Grid turned, a hidden smile across her beak, and teased, "Why... of course."

"Let me take over again... and if anything happens to me, you're pulling out, whether you want to or not. Along with the rest of us, and Hops and Glimmer."

Grid didn't say anything, but after several seconds of considering the offer, she slowly skipped her way back to Leif and said, "Well, I guess I can't let anything to happen to you."

Leif mentioned quickly, "And you have to meet up with Glimmer Rain."

"That," Grid sluggishly responded with her gaze down and shoulders sagging, "is not a good idea."

Leif chuckled, "I can still read faces pretty well. You're guilty you ended it, because getting too close to somepony usually ends in heartbreak and tragedy around here."

No response. Leif continued, "But, you still like her, and get her drunk enough, she'll begin to like you, too."

Grid lifted her head back up, "You think so? I mean, obviously not the intoxication part, bu—"

"Yes," Leif simply left it. Maybe he was exaggerating a little. Glimmer always did like to hold grudges...

Grid's body language suddenly exploded into excitement, and her smile returning. She began a quick jog towards a street, and Leif automatically followed, leaving the Square and the past behind.

Grid happily said, "Then let's get to it! Got an informant about where Koi's leading his operations. Took about a weeks to get a sighting of even one of the informants themselves..."

Leif lifted an eyebrow, attempting to keep the pace, though with some physical difficulty, "I take it (huff) that these informants (huff) aren't going to consentingly reveal the location?"

"Not when one of them's a lieutenant, Aryet, a bodyguard to Koi himself.

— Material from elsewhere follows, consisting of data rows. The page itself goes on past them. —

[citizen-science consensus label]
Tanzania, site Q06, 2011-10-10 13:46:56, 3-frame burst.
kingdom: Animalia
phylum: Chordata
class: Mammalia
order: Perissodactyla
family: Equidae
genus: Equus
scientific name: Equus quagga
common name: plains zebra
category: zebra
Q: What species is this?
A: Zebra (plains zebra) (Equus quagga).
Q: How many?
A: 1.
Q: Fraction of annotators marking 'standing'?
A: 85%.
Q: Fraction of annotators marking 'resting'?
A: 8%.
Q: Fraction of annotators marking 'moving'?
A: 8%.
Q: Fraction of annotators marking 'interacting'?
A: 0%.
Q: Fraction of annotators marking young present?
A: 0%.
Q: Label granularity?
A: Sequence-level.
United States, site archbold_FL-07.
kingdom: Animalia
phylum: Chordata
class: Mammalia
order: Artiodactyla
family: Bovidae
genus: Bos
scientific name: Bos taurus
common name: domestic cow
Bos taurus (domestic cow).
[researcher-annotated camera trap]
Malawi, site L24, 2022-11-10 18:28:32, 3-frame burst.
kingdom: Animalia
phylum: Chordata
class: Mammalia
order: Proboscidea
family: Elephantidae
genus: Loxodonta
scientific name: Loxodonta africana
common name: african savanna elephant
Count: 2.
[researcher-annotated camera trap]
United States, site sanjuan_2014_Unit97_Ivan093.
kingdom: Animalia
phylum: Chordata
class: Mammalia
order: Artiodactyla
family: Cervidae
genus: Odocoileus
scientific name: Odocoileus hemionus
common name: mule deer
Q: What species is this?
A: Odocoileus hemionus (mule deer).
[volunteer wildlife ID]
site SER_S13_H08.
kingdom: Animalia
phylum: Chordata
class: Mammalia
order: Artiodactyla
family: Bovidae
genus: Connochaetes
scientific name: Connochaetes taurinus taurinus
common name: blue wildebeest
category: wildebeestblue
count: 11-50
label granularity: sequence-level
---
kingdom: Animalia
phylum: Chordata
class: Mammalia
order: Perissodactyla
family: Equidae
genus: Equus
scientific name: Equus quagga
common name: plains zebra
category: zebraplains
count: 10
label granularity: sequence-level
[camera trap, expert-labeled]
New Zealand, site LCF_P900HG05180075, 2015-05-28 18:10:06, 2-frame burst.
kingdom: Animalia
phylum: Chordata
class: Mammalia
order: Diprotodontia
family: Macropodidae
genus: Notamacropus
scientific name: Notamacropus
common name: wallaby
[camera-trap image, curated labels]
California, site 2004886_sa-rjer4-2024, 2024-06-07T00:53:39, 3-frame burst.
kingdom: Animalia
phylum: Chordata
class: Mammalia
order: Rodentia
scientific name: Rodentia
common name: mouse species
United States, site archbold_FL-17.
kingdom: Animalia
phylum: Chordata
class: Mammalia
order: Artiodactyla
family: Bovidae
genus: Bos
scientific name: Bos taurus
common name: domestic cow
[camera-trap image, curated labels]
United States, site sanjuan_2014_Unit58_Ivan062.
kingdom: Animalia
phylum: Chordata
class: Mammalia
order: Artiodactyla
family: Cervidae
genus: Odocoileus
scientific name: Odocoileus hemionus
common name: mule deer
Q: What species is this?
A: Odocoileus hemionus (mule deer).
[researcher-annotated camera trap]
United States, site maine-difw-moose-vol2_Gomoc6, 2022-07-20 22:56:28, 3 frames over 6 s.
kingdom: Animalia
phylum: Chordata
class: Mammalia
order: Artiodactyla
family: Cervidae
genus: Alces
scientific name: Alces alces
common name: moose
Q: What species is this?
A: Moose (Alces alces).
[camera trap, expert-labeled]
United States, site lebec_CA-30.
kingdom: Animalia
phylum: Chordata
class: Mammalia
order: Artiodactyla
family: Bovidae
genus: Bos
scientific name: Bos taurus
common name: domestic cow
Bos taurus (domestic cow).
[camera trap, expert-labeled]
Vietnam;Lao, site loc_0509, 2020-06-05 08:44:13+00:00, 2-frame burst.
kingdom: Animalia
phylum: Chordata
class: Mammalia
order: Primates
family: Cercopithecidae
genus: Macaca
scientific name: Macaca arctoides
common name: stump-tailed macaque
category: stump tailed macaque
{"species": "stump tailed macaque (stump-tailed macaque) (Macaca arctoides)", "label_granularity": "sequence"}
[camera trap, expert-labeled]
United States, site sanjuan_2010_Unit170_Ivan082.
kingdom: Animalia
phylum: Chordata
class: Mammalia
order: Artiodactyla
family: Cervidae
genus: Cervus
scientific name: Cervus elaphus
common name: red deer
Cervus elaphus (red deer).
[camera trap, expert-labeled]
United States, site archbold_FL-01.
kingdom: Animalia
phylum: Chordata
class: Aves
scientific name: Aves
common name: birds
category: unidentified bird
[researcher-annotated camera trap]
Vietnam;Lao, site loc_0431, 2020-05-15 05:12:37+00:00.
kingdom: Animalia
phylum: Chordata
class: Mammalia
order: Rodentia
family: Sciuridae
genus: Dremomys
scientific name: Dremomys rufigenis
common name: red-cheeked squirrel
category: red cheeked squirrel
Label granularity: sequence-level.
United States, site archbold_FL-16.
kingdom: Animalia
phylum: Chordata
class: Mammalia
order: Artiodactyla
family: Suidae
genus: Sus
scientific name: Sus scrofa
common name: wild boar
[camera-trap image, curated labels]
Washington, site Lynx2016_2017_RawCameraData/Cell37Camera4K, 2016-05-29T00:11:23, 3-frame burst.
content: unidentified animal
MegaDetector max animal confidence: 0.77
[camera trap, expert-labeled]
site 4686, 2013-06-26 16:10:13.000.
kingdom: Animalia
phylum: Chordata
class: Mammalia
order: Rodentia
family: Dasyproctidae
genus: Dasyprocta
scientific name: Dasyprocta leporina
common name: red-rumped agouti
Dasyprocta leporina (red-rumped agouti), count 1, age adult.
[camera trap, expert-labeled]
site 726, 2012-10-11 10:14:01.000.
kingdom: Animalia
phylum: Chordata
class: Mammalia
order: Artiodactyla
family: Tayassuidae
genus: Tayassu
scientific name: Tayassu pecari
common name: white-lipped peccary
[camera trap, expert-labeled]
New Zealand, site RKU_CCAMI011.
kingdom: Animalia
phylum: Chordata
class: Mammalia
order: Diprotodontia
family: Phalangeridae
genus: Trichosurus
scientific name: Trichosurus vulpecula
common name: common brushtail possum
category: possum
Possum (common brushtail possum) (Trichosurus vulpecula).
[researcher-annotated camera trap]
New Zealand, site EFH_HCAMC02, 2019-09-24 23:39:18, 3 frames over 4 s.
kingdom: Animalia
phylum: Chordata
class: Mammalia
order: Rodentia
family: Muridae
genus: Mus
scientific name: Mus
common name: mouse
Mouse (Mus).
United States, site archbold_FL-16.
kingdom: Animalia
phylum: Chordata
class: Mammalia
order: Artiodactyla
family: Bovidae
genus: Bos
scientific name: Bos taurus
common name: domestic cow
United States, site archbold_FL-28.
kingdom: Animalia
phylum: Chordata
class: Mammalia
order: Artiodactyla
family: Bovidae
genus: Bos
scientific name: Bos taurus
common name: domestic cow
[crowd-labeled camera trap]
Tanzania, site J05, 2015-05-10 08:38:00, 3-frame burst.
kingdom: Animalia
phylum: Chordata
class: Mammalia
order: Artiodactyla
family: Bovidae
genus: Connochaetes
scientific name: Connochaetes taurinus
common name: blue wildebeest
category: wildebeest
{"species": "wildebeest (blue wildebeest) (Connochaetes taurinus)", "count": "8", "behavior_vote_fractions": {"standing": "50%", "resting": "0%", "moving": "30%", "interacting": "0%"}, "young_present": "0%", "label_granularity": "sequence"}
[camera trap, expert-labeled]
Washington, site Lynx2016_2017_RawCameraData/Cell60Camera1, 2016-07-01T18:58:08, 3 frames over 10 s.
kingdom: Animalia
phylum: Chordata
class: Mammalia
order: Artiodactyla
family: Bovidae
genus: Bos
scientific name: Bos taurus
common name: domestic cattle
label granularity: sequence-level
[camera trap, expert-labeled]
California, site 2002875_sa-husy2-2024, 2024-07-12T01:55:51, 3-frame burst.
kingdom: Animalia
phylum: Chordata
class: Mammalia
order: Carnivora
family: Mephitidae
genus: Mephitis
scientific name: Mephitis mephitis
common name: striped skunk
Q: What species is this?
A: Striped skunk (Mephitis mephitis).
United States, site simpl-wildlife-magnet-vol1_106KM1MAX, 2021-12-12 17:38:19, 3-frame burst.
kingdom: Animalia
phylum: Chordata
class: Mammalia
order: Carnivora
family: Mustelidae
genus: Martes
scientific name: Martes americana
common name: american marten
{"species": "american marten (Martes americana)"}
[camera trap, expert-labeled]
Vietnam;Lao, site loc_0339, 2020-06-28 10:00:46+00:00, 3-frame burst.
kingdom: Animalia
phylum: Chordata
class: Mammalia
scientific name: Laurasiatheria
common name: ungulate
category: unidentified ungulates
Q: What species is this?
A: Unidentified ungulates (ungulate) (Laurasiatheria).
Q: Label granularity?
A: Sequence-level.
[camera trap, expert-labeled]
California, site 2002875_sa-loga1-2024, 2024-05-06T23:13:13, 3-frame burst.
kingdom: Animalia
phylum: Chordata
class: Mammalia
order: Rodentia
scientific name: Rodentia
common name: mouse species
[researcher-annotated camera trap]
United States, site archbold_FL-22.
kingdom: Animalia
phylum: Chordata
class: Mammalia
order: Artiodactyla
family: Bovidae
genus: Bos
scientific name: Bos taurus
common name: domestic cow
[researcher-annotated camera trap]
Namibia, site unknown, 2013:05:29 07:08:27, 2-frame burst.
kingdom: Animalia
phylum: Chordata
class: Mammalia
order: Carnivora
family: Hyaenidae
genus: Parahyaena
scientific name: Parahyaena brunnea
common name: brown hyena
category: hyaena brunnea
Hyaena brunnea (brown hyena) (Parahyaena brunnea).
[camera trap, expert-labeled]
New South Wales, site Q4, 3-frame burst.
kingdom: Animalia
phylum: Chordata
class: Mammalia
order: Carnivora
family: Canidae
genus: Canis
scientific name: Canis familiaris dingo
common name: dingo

He's getting too arrogant, letting his staff loiter around in the districts."

"Wait... one of them? I thought you said informants? You know, in a plural tense?"

Grid had a grim smirk on her beak, "The other two might have ended up somewhere at the bottom of Trottingham Harbor, because they decided to slip that they had participated in the massacre incident I mentioned earlier at the bus stop. But they were clueless, obviously, only hinting that the lieutenant might know. Idiots."

Grid immediately stopped and turned, Leif of course tailing her. After a few more, they headed into the food districts, the aroma and neon lights dazzling their senses, and exited soon into the entertainment district. Artificial black lights blurred Leif's vision as he passed the nearby... establishments. He tried to not look at the dancing mares.

Taking over where she left off, Grid panted slightly, "Aryet's visiting a local exotic-dancing 'exhibit', and if we're lucky, we can sneak him out into an empty room, bathroom, or alley."

Leif asked, "Then?" His lungs couldn't manage to exert enough air to carry out more than one word.

Grid hastily yanked a garrote and taser out from under her wings, the universal "saddle" of Gryphons.

She gave a blood thirsty smile, "Then we make him talk... and make him atone for every soul in Trottingham he tainted."